Clinical Applications of Compressed Sensing
Akira Yamamoto1

1Department of Diagnostic Imaging and Nuclear Medicine, Kyoto University, Graduate School of Medicine, Kyoto, Japan


Through these clinical MR images, we try to explain three key elements essential for compressed sensing. The first is sparsity, the second is random sampling, and the third is nonlinear iterative image reconstruction. Since all of these keywords are unfamiliar to clinicians, we will try a simple and intuitive explanation that clinicians can understand necessity of these three elements by using MR image obtained with compressed sensing.


In clinical MRI practice, the technique to obtain MR images at high speed is one of very important methods. For example, MR imaging under sedation may be necessary for examination of children, MR imaging of abdominal organs may require holding of brth, and dynamic contrast enhanced MRI may require high temporal resolution. One of the emerging high-speed MR imaging techniques in clinical practice is compressed sensing. As a high-speed MR imaging method, parallel imaging methods such as SENSE or GRAPPA have been commonly used in clinical MRI. By reconstructing signals obtained with multiple receive coils having different sensitivity profiles, parallel imaging could shorten imaging time, and realize high speed imaging. In addition to this, compressed sensing makes use of a novel algorithm different from the image reconstruction method widely used in the past.

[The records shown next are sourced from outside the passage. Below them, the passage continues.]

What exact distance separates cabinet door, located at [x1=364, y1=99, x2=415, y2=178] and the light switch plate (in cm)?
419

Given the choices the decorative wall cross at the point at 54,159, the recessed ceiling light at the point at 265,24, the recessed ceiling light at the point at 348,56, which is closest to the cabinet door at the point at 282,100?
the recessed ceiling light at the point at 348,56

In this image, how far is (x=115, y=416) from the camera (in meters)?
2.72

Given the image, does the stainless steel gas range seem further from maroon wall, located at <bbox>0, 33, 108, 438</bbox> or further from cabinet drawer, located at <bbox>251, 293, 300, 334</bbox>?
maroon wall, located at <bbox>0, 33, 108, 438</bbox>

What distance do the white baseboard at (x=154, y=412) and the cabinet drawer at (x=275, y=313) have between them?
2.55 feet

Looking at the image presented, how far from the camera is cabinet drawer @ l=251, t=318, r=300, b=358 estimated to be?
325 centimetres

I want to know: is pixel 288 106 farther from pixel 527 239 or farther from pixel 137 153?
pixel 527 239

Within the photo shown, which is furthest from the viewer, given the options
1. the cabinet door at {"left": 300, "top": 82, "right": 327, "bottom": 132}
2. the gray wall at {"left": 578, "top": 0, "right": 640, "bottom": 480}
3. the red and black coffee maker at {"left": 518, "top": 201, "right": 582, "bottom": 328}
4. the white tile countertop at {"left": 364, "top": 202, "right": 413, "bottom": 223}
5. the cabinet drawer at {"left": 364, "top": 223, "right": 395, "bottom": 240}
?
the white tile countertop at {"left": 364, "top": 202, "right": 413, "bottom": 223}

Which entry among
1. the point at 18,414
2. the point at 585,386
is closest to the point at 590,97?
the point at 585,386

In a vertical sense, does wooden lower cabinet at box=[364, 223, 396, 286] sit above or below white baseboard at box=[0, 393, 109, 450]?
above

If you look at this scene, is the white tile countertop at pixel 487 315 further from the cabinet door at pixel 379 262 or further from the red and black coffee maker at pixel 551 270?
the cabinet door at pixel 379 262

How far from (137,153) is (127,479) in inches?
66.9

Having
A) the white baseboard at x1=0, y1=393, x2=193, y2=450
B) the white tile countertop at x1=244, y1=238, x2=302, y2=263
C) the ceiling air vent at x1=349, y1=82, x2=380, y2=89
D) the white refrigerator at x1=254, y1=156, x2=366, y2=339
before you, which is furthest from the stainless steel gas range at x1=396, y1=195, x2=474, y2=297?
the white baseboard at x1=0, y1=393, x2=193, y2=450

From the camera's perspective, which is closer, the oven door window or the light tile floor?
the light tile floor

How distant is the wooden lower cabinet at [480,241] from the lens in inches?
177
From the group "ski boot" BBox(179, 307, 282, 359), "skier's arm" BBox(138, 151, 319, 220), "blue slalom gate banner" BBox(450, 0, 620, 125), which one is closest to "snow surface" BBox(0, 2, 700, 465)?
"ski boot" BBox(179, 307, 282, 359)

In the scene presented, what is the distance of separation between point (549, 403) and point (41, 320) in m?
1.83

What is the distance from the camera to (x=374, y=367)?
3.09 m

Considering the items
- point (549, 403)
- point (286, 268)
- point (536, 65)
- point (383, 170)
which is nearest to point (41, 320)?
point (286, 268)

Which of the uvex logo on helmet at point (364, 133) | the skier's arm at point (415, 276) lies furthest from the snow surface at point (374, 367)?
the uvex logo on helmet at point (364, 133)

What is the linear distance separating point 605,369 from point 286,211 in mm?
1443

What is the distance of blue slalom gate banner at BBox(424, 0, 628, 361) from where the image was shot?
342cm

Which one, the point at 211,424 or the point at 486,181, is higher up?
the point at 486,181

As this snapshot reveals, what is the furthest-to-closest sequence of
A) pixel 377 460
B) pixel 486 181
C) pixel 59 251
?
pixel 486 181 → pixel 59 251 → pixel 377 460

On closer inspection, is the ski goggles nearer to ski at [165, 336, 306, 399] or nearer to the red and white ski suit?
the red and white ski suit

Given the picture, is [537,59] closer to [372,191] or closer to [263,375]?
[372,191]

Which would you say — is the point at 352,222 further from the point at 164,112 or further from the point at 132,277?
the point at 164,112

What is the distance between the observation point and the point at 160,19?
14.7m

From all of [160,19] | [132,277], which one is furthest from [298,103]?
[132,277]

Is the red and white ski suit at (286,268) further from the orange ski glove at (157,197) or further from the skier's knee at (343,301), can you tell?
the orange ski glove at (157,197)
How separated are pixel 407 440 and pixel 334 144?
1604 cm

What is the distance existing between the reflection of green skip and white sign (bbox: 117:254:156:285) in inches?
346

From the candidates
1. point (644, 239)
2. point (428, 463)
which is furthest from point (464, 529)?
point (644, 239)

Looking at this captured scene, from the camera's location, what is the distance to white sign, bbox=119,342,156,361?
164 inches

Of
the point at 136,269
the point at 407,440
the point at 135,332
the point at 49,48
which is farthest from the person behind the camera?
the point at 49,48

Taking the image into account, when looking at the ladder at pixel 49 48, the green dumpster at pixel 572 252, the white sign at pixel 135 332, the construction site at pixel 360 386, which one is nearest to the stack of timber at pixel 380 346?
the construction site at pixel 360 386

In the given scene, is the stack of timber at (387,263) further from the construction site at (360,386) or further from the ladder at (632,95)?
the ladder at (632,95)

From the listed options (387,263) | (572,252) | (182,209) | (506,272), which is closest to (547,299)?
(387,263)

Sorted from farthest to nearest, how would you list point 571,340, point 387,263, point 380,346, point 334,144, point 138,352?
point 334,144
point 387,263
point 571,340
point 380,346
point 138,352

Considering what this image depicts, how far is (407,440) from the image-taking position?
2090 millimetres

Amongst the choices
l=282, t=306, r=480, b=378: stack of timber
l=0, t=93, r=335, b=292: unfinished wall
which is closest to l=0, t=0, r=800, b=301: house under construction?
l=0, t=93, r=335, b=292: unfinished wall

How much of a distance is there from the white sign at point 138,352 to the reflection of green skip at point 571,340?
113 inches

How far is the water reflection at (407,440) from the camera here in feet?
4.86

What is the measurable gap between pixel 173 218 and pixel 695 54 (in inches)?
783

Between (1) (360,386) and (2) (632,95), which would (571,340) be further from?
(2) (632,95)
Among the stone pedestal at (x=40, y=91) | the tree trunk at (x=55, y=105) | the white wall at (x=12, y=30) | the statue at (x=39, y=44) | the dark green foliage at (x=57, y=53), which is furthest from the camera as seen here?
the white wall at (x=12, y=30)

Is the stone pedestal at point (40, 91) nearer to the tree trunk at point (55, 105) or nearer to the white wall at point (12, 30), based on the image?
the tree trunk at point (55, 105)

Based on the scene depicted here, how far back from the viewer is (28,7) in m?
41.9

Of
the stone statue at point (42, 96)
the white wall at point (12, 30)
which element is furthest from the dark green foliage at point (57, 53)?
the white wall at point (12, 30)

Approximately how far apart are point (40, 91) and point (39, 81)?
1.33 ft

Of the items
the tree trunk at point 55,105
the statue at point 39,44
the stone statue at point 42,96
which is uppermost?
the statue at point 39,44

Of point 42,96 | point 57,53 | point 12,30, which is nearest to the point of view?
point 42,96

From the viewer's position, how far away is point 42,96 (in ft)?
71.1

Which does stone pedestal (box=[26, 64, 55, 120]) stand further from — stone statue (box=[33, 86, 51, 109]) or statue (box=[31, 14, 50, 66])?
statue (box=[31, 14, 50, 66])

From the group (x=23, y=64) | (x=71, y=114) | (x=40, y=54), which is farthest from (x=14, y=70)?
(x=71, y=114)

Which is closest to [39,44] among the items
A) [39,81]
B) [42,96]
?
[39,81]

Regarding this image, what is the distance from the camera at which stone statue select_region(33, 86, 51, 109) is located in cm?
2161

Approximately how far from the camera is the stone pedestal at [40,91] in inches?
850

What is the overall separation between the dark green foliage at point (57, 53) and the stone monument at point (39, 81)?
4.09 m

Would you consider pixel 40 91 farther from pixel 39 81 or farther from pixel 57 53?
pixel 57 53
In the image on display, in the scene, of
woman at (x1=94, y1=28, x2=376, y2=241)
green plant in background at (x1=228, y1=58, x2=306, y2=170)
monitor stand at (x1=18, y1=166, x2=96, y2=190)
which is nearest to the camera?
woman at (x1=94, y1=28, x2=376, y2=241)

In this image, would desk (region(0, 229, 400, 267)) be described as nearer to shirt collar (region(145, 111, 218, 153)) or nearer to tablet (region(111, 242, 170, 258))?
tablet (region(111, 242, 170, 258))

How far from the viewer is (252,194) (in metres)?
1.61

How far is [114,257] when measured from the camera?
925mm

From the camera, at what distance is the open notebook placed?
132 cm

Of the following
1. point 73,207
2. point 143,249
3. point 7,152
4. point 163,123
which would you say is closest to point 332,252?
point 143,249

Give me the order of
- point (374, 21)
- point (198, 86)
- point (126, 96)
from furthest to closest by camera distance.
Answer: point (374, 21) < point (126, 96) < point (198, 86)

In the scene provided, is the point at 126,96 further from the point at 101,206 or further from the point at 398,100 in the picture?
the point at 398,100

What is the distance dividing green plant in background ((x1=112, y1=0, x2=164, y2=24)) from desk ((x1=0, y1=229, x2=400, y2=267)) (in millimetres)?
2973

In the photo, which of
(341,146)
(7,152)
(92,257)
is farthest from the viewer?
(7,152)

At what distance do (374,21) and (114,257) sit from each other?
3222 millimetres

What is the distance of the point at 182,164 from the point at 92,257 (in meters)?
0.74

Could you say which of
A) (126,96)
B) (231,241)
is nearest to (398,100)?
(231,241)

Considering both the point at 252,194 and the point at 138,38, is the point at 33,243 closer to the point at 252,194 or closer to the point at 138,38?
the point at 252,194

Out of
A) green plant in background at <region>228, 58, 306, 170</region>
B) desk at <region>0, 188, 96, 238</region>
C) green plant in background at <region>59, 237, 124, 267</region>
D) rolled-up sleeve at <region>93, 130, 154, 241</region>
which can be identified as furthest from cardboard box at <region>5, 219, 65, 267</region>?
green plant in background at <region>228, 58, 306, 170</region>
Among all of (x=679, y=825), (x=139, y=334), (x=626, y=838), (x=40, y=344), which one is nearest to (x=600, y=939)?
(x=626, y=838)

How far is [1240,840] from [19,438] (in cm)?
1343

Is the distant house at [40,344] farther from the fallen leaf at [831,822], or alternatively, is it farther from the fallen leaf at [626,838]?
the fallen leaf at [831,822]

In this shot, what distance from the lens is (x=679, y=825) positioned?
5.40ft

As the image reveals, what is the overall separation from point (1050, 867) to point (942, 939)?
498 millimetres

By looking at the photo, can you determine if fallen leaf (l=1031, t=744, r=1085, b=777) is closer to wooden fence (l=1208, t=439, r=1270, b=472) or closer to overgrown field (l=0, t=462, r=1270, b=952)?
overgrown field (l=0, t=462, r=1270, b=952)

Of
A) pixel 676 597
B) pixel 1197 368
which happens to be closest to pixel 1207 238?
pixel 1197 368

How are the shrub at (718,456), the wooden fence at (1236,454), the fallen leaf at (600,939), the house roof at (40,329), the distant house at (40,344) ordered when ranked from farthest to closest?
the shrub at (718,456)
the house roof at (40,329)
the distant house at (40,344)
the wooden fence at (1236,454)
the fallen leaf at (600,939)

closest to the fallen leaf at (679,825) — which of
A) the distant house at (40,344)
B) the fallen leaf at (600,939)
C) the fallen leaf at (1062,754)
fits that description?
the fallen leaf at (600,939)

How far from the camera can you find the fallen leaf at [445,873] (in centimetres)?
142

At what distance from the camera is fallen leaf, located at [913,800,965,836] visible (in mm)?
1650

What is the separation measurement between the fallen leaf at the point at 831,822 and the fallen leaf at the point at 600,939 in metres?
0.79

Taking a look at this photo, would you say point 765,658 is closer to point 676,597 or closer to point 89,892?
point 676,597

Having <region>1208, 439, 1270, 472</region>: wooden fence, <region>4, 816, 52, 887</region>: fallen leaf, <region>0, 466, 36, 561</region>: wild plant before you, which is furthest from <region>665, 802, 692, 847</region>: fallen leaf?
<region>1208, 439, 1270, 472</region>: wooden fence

In this education lecture, we introduce three studies at our institution using compressed sensing. The first is the cerebral vascular time-of-flight MR angiography (TOF-MRA), the second is the MR cholangiopancreatography (MRCP), and the third is the breast dynamic contrast enhanced MRI. Through these clinical MR images, we try to explain three key elements essential for compressed sensing. The first is sparsity, the second is random sampling, and the third is nonlinear iterative image reconstruction. Since all of these keywords are unfamiliar to clinicians, we will try a simple and intuitive explanation that clinicians can understand necessity of these three elements by using MR image obtained with compressed sensing.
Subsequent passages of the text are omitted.